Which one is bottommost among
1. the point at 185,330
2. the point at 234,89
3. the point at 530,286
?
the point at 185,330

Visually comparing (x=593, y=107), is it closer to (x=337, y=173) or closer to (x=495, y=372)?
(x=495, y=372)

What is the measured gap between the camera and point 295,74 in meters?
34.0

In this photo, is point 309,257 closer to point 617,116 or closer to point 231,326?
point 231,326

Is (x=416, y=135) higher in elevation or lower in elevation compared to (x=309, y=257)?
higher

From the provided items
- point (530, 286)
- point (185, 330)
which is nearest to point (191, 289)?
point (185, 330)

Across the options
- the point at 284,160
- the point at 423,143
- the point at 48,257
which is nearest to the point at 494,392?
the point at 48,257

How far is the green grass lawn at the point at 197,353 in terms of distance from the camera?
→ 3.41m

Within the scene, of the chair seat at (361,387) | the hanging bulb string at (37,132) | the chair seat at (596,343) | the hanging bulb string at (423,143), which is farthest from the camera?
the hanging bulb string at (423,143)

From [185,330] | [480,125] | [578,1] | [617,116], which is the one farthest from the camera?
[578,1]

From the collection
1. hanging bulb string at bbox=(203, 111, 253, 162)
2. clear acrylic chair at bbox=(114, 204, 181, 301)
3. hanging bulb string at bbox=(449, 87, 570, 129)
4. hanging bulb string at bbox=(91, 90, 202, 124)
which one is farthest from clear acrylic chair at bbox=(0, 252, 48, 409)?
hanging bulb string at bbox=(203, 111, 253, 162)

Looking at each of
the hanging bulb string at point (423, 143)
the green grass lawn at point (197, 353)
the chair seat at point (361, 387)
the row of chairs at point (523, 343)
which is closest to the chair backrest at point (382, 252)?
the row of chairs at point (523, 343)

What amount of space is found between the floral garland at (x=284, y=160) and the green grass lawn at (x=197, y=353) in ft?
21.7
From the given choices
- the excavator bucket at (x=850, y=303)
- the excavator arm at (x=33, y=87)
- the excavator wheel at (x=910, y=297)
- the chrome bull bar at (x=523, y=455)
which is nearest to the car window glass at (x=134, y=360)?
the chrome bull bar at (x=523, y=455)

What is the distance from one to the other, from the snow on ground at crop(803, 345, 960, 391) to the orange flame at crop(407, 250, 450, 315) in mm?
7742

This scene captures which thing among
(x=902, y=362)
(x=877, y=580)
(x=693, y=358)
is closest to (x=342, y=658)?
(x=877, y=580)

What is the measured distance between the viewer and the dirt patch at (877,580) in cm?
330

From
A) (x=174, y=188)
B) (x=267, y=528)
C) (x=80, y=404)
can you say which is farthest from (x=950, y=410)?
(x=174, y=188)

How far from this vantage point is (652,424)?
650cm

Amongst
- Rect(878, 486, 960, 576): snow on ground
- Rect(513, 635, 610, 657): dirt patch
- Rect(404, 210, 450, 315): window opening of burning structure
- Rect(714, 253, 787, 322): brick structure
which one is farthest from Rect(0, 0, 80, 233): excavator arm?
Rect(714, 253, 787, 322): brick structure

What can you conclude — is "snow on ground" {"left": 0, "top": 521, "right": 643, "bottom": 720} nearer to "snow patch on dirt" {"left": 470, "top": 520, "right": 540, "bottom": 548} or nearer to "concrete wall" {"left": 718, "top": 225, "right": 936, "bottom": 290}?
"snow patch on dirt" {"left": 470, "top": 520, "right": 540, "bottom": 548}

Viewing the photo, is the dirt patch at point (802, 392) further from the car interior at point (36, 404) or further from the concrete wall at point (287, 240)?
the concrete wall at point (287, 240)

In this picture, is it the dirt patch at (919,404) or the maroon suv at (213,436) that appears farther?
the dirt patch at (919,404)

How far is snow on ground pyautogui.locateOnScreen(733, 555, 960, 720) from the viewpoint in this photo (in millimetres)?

□ □ □ □ □ □ □

● Task instructions
Write out all the lines again, exactly as they are.

● Answer to this task
Which one is bottommost among
1. the point at 185,330
2. the point at 234,89
3. the point at 530,286
?
the point at 185,330

Visually comparing (x=593, y=107), is it closer to (x=337, y=173) or closer to (x=495, y=372)?
(x=495, y=372)

What is the measured gap between the camera and point 295,74 in meters?
34.0

In this photo, is point 309,257 closer to point 617,116 or closer to point 231,326?
point 231,326

Is (x=416, y=135) higher in elevation or lower in elevation compared to (x=309, y=257)?
higher

From the provided items
- point (530, 286)
- point (185, 330)
which is nearest to point (191, 289)?
point (185, 330)

Across the options
- the point at 284,160
- the point at 423,143
- the point at 48,257
which is nearest to the point at 494,392?
the point at 48,257

How far is the green grass lawn at the point at 197,353 in terms of distance from the camera?
→ 3.41m

Within the scene, of the chair seat at (361,387) | the hanging bulb string at (37,132) | the chair seat at (596,343) | the hanging bulb string at (423,143), which is farthest from the camera?
the hanging bulb string at (423,143)

From [185,330] | [480,125] | [578,1] | [617,116], which is the one farthest from the camera?
[578,1]

From the collection
1. hanging bulb string at bbox=(203, 111, 253, 162)
2. clear acrylic chair at bbox=(114, 204, 181, 301)
3. hanging bulb string at bbox=(449, 87, 570, 129)
4. hanging bulb string at bbox=(91, 90, 202, 124)
which one is farthest from clear acrylic chair at bbox=(0, 252, 48, 409)?
hanging bulb string at bbox=(203, 111, 253, 162)

Looking at each of
the hanging bulb string at point (423, 143)
the green grass lawn at point (197, 353)
the chair seat at point (361, 387)
the row of chairs at point (523, 343)
which is closest to the chair backrest at point (382, 252)?
the row of chairs at point (523, 343)

What amount of space is found between the floral garland at (x=284, y=160) and the green grass lawn at (x=197, y=353) in ft?
21.7
From the given choices
- the excavator bucket at (x=850, y=303)
- the excavator arm at (x=33, y=87)
- the excavator wheel at (x=910, y=297)
- the chrome bull bar at (x=523, y=455)
which is nearest to the car window glass at (x=134, y=360)?
the chrome bull bar at (x=523, y=455)

What is the distance from one to the other, from the snow on ground at crop(803, 345, 960, 391) to the orange flame at crop(407, 250, 450, 315) in mm?
7742

This scene captures which thing among
(x=902, y=362)
(x=877, y=580)
(x=693, y=358)
is closest to (x=342, y=658)?
(x=877, y=580)

What is the measured distance between the viewer and the dirt patch at (877,580) in cm?
330

From
A) (x=174, y=188)
B) (x=267, y=528)
C) (x=80, y=404)
can you say which is farthest from (x=950, y=410)?
(x=174, y=188)

How far from this vantage point is (652,424)?
650cm

Amongst
- Rect(878, 486, 960, 576): snow on ground
- Rect(513, 635, 610, 657): dirt patch
- Rect(404, 210, 450, 315): window opening of burning structure
- Rect(714, 253, 787, 322): brick structure
which one is farthest from Rect(0, 0, 80, 233): excavator arm?
Rect(714, 253, 787, 322): brick structure

What can you conclude — is "snow on ground" {"left": 0, "top": 521, "right": 643, "bottom": 720} nearer to "snow patch on dirt" {"left": 470, "top": 520, "right": 540, "bottom": 548} or nearer to "concrete wall" {"left": 718, "top": 225, "right": 936, "bottom": 290}?
"snow patch on dirt" {"left": 470, "top": 520, "right": 540, "bottom": 548}

Viewing the photo, is the dirt patch at point (802, 392) further from the car interior at point (36, 404) or further from the concrete wall at point (287, 240)?
the concrete wall at point (287, 240)

In this picture, is it the dirt patch at (919,404) or the maroon suv at (213,436) that appears farther?
the dirt patch at (919,404)

How far is snow on ground pyautogui.locateOnScreen(733, 555, 960, 720) from the viewpoint in this photo (in millimetres)?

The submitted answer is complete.